## START Excerpted passage
Further, as against either defendant, the claim is subject to dismissal because it is not supported by any facts. Although the FAC alleges a failure to pay wages due upon termination (see FAC ¶¶ 61, 70), § 204 exempts from its scope wages "mentioned in Section 201," see Cal. Lab. Code § 204(a), i.e., wages due upon termination, see Cal. Lab. Code § 201. To the extent Baker may be attempting to allege that, at some other unidentified time, he was not paid wages in compliance with the time set forth in § 204, Baker fails to allege any facts to give defendants notice of the theory on which Baker is proceeding. Baker's paraphrasing of the requirements of § 204 (see FAC ¶ 71), followed by a conclusory statement that defendants have not complied with § 204 (see FAC § 72), is insufficient to state a claim. See Iqbal, 129 S. Ct. at 1949 ("Threadbare recitals of the elements of a cause of action, supported by mere conclusory statements, do not suffice.")

Accordingly, the Fifth Cause of Action is subject to dismissal.

6. Sixth Cause of Action

In the Sixth Cause of Action, Baker alleges defendants violated §§ 226, 432, and 1198.5 of the California Labor Code.
## END Excerpted passage
What this task involves: Print out the whole passage on the Labor Code claims word for word. None of the material has any bearing on this work.
## START Recorded data
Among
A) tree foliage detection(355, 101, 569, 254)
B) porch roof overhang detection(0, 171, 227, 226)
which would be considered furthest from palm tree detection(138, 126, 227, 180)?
## END Recorded data
Result for this task:
Further, as against either defendant, the claim is subject to dismissal because it is not supported by any facts. Although the FAC alleges a failure to pay wages due upon termination (see FAC ¶¶ 61, 70), § 204 exempts from its scope wages "mentioned in Section 201," see Cal. Lab. Code § 204(a), i.e., wages due upon termination, see Cal. Lab. Code § 201. To the extent Baker may be attempting to allege that, at some other unidentified time, he was not paid wages in compliance with the time set forth in § 204, Baker fails to allege any facts to give defendants notice of the theory on which Baker is proceeding. Baker's paraphrasing of the requirements of § 204 (see FAC ¶ 71), followed by a conclusory statement that defendants have not complied with § 204 (see FAC § 72), is insufficient to state a claim. See Iqbal, 129 S. Ct. at 1949 ("Threadbare recitals of the elements of a cause of action, supported by mere conclusory statements, do not suffice.")

Accordingly, the Fifth Cause of Action is subject to dismissal.

6. Sixth Cause of Action

In the Sixth Cause of Action, Baker alleges defendants violated §§ 226, 432, and 1198.5 of the California Labor Code.